Iniziata nel 2012, la serie spesso utilizza oggetti immaginativi - come collane di perline e coperte, guanti di plastica gonfiati e penne a feltro - mentre Muholi affronta direttamente lo spettatore con il suo sguardo. Per Harmand, la serie è "un'accumulazione di esperienze di nerezza. Ognuna delle immagini ha la sua storia - alcune storie personali, altre eventi storici: storie coloniali, apartheid, storie postcoloniali di dislocazione, di violenza, ma anche di eroticizzazione del corpo nero".
Muholi è nata nel 1972 a Umlazi, un township sudafricano a sud-ovest di Durban. È la più giovane di otto figli e suo padre è morto poco dopo la sua nascita. "Non vengo da una famiglia in cui ti incoraggerebbero a diventare un'artista", ha detto. "Vengo da uno spazio in cui ti dicono che un professionista è un infermiere o un insegnante, scienziati e ingegneri".
Tuttavia, c'è stata una persona che ha incoraggiato Muholi a seguire una carriera creativa: David Goldblatt, il fotografo sudafricano scomparso noto per i suoi ritratti della vita durante l'apartheid. Nel 2003, Muholi ha seguito un corso di fotografia al Market Photo Workshop, l'istituzione di formazione fondata da Goldblatt a Newtown, Johannesburg nel 1989. "È stato il mio mentore", ha detto. "Ho imparato molto da lui".
In risposta, Muholi offre supporto ai giovani sudafricani. “Qualcuno mi ha salvato e mi ha aiutato, quindi sento di dover estendere l'amore alla prossima generazione”, hanno dichiarato. “È importante”. Il 30% dei ricavi del lavoro di Muholi viene utilizzato per finanziare progetti filantropici. Finora, ciò ha comportato il sostegno di quasi 100 persone per studiare presso both the Market Photo Workshop e Orms Cape Town School of Photography. Dal 2020, il progetto è stato definito come l'Istituto d'Arte Muholi, “un istituto d'arte mobile per giovani e emergenti artisti visivi del Sud Africa”, che offre residenze, studi e spazi espositivi.
All'inaugurazione della mostra alla Tate, Muholi ha definito il loro lavoro “sfibrante”. Storditi dal jet lag per un volo Los Angeles-Londra, hanno dichiarato: “C'è ancora molto lavoro da fare”, riconoscendo anche il ruolo che le grandi istituzioni svolgono in tale lavoro. “La Tate è un grande affare. Qui si svolge molta educazione. Quando i bambini hanno accesso all'arte sin da un'età precoce, diventano artisti migliori e adulti più informati”.
Trevyn McGowan, co-fondatore della galleria Southern Guild con sede a Cape Town e Los Angeles, osserva: “Muholi vede anche la loro partecipazione alle loro mostre come vitale. Si presentano ancora e ancora e ancora”.

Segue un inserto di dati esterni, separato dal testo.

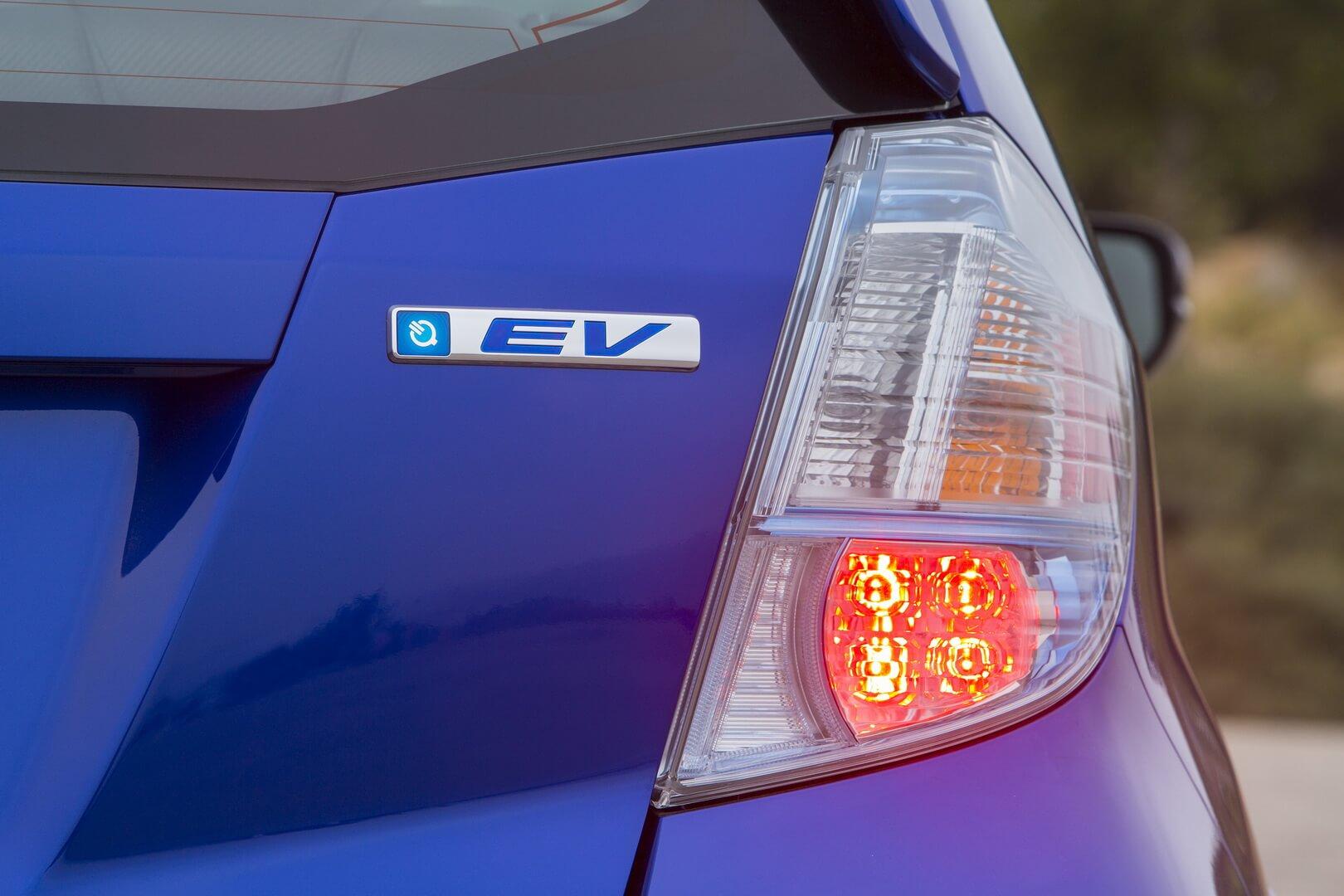 Фотография экоавто Honda Fit EV - фото 54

La mostra di Los Angeles stessa combina recenti aggiunte alla serie “Somnyama Ngonyama” con sculture in bronzo che vanno dalla figurazione classica a un calco in bronzo del loro clitoride, prodotto su scala monumentale. “È un nuovo corpo di lavoro che parla di visibilità”, ha dichiarato Muholi. “Volevo espandere la pratica e anche imparare da quell'espansione”. Il loro nuovo materiale è carico di riferimenti storico-artistici che Muholi canalizza e sottverte. “C'è qualcosa in questo grande pezzo di lavoro...”, hanno dichiarato. “È un modo in cui si reclama lo spazio. La gente non lo dimenticherà facilmente”.

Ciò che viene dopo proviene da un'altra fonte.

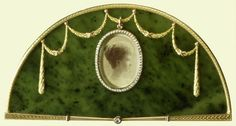 Strut frame holding a photograph of the Marquise d'Hautpoul, Fabergé, Mikhail Evlampievich Perkhin (1860-1903) (goldsmith), circa 1903, nephrite mounted with gold, pearls and diamond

Zanele Muholi è alla Tate Modern, Londra, fino al 26 gennaio 2025, e alla Southern Guild Los Angeles fino al 31 agosto.
Lo stile delle nuove sculture in bronzo di Zanele Muholi differisce significativamente dalle loro fotografie rinomate, aggiungendo una nuova dimensione al loro lavoro.
L'attivismo visivo di Muholi si estende oltre la loro fotografia, in quanto vedono i partecipanti alle loro immagini come attivi contributori della loro arte.